### [Records to process]
================================

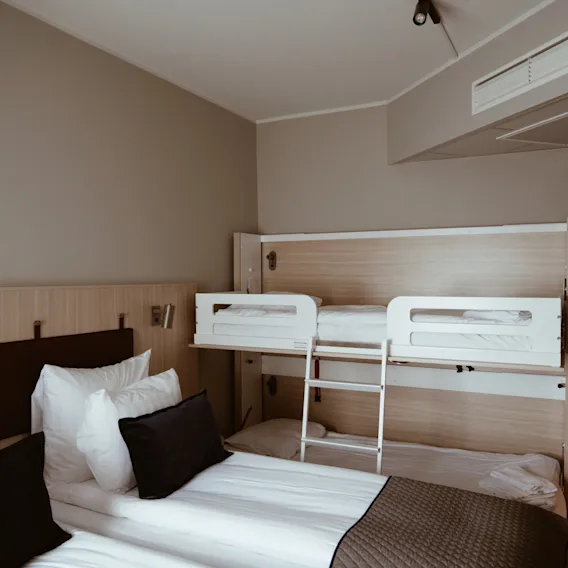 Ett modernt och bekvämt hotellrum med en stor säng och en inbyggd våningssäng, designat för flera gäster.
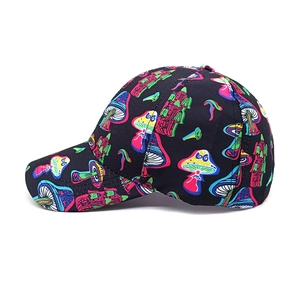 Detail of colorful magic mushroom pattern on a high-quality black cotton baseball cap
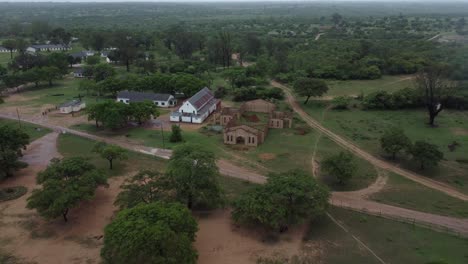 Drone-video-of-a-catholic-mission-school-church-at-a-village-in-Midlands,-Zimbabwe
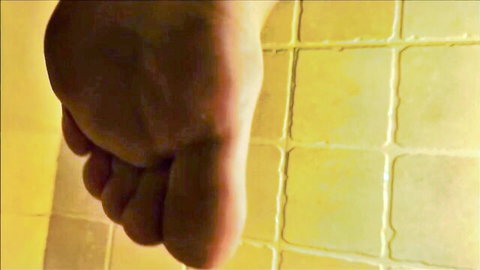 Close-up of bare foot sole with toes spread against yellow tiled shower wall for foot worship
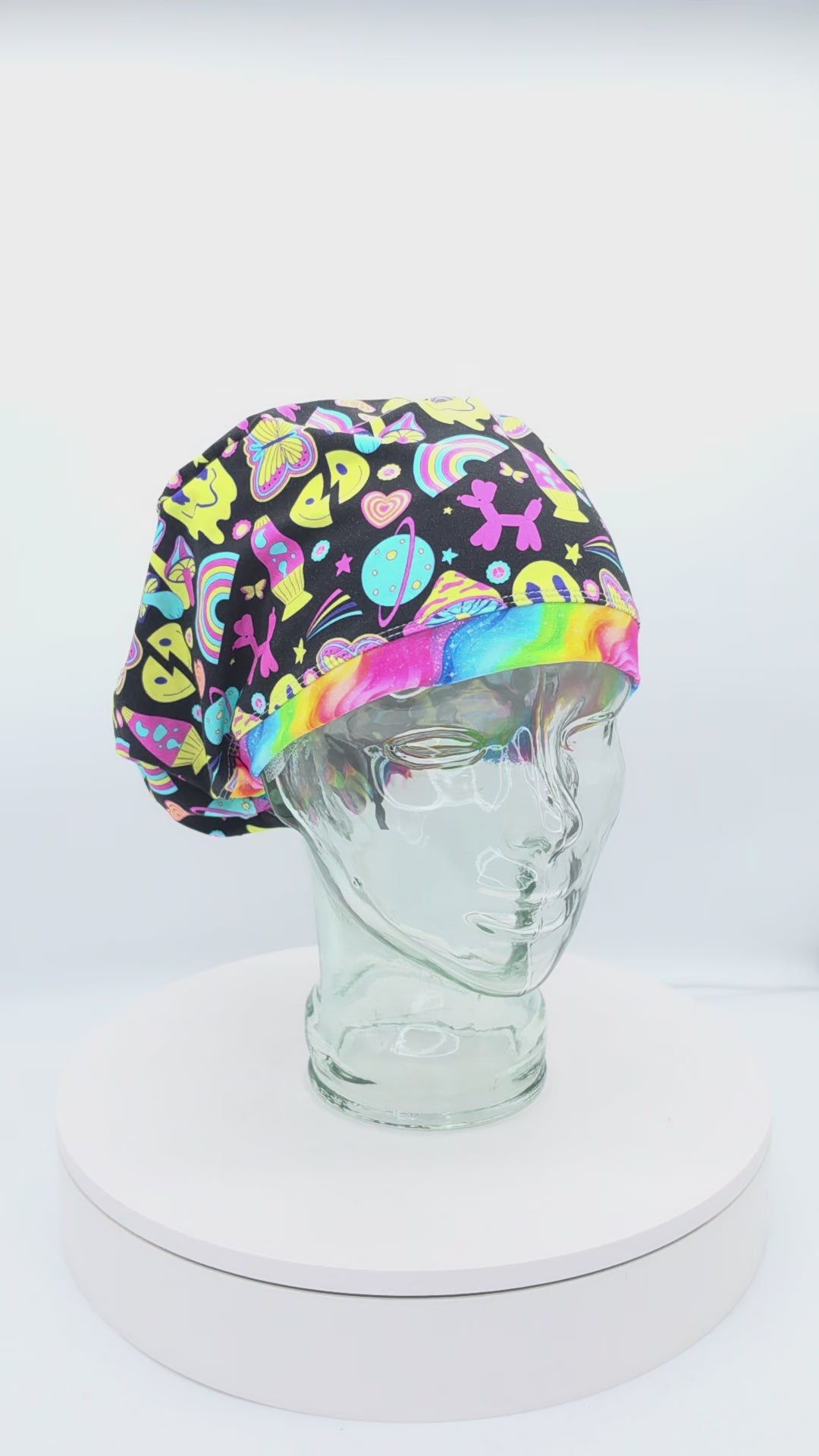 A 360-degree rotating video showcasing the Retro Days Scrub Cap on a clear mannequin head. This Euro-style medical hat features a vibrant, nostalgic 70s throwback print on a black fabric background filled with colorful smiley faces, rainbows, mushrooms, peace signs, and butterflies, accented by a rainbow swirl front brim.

================================

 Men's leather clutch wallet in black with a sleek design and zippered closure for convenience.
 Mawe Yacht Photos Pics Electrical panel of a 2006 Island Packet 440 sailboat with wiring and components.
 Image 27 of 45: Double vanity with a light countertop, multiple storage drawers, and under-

================================

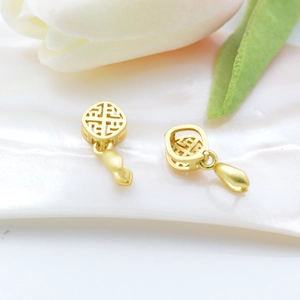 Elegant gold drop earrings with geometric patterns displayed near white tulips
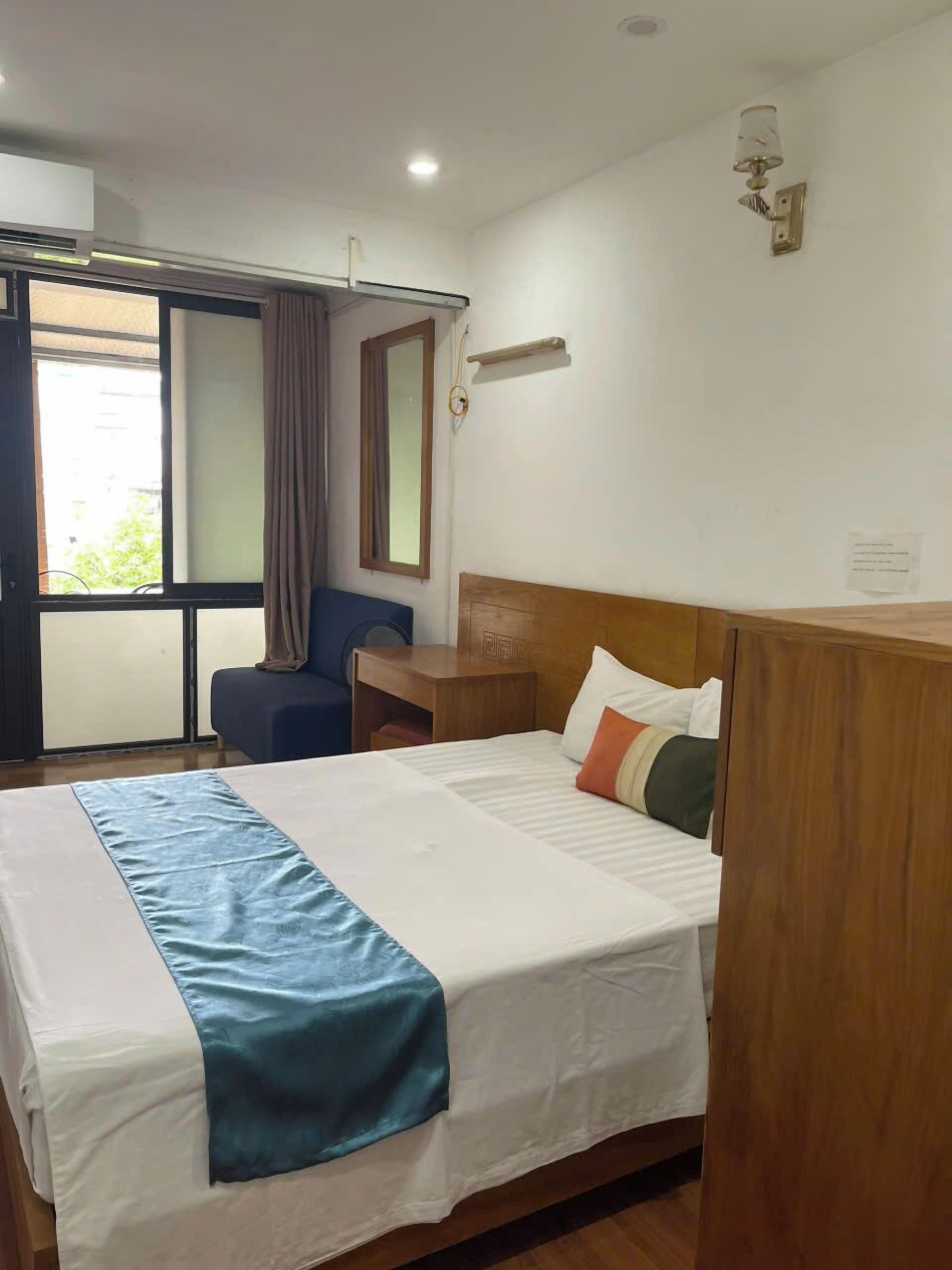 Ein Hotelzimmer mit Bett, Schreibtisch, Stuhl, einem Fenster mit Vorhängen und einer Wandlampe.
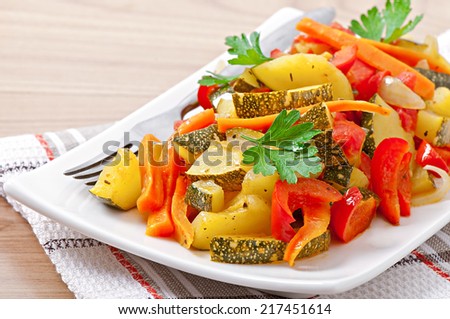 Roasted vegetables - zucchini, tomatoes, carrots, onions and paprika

================================

### [Work instructions]
Give an exact copy of the lines above from the line with "Men's leather clutch" up to and including the line with "Image 27 of", and leave everything else out.

### [Answer to the problem]
 Men's leather clutch wallet in black with a sleek design and zippered closure for convenience.
 Mawe Yacht Photos Pics Electrical panel of a 2006 Island Packet 440 sailboat with wiring and components.
 Image 27 of 45: Double vanity with a light countertop, multiple storage drawers, and under-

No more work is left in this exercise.